= EXERCISE GOAL =
Repeat each entry word for word. Leave any images out of the copy.

(Spatial reasoning records)
-*-

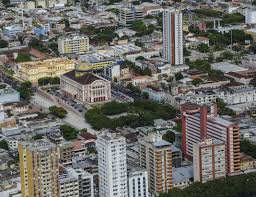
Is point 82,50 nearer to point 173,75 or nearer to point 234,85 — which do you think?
point 173,75

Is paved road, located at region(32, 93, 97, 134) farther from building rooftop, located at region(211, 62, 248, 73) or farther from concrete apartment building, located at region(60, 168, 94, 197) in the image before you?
building rooftop, located at region(211, 62, 248, 73)

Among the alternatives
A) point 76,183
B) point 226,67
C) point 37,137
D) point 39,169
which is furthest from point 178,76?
point 39,169

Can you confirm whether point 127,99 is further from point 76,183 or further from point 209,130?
point 76,183

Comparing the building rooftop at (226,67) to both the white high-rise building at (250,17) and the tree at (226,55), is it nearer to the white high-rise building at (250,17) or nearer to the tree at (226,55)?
the tree at (226,55)

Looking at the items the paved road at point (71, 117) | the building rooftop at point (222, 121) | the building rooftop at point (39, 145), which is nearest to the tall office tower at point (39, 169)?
the building rooftop at point (39, 145)

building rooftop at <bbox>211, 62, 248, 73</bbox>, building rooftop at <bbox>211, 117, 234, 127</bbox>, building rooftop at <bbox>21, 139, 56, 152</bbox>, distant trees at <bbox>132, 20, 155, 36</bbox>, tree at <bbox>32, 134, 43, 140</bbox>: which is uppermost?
building rooftop at <bbox>21, 139, 56, 152</bbox>

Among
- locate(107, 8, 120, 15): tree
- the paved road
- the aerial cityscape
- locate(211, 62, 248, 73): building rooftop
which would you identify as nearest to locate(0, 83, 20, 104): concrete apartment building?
the aerial cityscape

-*-

= SOLVED PROBLEM =
Is point 82,50 nearer to point 173,75 or nearer to point 234,85 — which do you think?
point 173,75

Is paved road, located at region(32, 93, 97, 134) farther from building rooftop, located at region(211, 62, 248, 73) or farther from concrete apartment building, located at region(60, 168, 94, 197) in the image before you?
building rooftop, located at region(211, 62, 248, 73)

Among the alternatives
A) point 76,183
B) point 226,67
C) point 37,137
D) point 39,169
which is furthest from point 178,76?
point 39,169

Can you confirm whether point 127,99 is further from point 76,183 or further from point 209,130?
point 76,183

Comparing the building rooftop at (226,67) to both the white high-rise building at (250,17) and the tree at (226,55), is it nearer to the white high-rise building at (250,17) or nearer to the tree at (226,55)?
the tree at (226,55)

Looking at the items the paved road at point (71, 117) | the building rooftop at point (222, 121) | the building rooftop at point (39, 145), which is nearest to the tall office tower at point (39, 169)?
the building rooftop at point (39, 145)

building rooftop at <bbox>211, 62, 248, 73</bbox>, building rooftop at <bbox>211, 117, 234, 127</bbox>, building rooftop at <bbox>21, 139, 56, 152</bbox>, distant trees at <bbox>132, 20, 155, 36</bbox>, tree at <bbox>32, 134, 43, 140</bbox>: which is uppermost?
building rooftop at <bbox>21, 139, 56, 152</bbox>

Among
- locate(107, 8, 120, 15): tree
- the paved road
- the aerial cityscape
- locate(211, 62, 248, 73): building rooftop
which would you identify as nearest to locate(0, 83, 20, 104): concrete apartment building?
the aerial cityscape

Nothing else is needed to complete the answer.